### Action item
Return verbatim every line from the first line of the data below to the line that contains "order: Carnivora", inclusive, and no further.

### Materials provided
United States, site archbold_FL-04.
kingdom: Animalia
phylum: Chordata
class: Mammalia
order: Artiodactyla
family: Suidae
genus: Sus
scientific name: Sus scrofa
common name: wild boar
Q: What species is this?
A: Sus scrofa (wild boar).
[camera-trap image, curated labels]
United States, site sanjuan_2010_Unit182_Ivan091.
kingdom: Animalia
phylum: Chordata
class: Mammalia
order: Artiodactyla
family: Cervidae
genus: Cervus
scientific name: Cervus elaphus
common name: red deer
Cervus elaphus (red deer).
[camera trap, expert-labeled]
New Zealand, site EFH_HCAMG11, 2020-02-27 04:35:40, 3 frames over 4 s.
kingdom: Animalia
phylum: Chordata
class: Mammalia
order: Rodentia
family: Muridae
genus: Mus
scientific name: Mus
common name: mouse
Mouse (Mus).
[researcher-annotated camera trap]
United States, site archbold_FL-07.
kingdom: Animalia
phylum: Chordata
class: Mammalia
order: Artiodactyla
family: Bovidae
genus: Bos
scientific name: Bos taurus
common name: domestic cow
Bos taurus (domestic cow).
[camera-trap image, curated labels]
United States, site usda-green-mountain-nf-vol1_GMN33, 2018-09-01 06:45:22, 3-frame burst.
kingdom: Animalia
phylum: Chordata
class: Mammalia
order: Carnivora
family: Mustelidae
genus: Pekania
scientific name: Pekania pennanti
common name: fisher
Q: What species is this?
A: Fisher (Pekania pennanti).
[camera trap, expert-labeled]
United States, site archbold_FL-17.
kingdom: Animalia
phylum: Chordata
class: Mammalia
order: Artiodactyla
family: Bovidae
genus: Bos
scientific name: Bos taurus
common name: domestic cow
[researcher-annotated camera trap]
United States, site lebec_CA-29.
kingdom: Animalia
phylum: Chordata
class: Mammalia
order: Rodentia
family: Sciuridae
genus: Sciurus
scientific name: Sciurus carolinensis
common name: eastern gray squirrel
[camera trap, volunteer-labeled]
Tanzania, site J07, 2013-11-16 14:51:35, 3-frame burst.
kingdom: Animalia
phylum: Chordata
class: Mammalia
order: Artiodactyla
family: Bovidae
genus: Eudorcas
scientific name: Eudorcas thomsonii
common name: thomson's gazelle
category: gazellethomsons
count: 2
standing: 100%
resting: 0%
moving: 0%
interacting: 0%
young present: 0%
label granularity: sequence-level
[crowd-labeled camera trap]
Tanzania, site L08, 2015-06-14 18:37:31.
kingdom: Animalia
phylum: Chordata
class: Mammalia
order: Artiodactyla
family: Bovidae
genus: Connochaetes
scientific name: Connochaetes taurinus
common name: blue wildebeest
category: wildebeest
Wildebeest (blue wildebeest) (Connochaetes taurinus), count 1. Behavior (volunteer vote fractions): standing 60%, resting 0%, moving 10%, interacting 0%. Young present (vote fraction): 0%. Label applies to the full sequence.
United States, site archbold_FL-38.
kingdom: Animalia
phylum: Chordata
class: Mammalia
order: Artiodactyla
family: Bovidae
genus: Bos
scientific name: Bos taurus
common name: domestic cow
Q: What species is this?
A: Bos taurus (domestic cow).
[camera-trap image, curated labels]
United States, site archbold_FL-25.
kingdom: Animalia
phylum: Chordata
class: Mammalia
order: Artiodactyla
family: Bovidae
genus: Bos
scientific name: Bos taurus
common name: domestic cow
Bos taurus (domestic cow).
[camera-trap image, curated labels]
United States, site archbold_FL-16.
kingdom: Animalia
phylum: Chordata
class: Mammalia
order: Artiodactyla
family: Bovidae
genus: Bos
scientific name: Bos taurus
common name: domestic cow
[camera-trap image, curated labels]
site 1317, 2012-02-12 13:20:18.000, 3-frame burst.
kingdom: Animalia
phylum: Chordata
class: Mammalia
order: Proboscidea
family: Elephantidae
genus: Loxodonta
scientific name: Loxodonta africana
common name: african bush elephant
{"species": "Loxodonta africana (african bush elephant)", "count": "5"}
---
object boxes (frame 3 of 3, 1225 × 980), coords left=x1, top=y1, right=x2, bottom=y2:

### Task response
United States, site archbold_FL-04.
kingdom: Animalia
phylum: Chordata
class: Mammalia
order: Artiodactyla
family: Suidae
genus: Sus
scientific name: Sus scrofa
common name: wild boar
Q: What species is this?
A: Sus scrofa (wild boar).
[camera-trap image, curated labels]
United States, site sanjuan_2010_Unit182_Ivan091.
kingdom: Animalia
phylum: Chordata
class: Mammalia
order: Artiodactyla
family: Cervidae
genus: Cervus
scientific name: Cervus elaphus
common name: red deer
Cervus elaphus (red deer).
[camera trap, expert-labeled]
New Zealand, site EFH_HCAMG11, 2020-02-27 04:35:40, 3 frames over 4 s.
kingdom: Animalia
phylum: Chordata
class: Mammalia
order: Rodentia
family: Muridae
genus: Mus
scientific name: Mus
common name: mouse
Mouse (Mus).
[researcher-annotated camera trap]
United States, site archbold_FL-07.
kingdom: Animalia
phylum: Chordata
class: Mammalia
order: Artiodactyla
family: Bovidae
genus: Bos
scientific name: Bos taurus
common name: domestic cow
Bos taurus (domestic cow).
[camera-trap image, curated labels]
United States, site usda-green-mountain-nf-vol1_GMN33, 2018-09-01 06:45:22, 3-frame burst.
kingdom: Animalia
phylum: Chordata
class: Mammalia
order: Carnivora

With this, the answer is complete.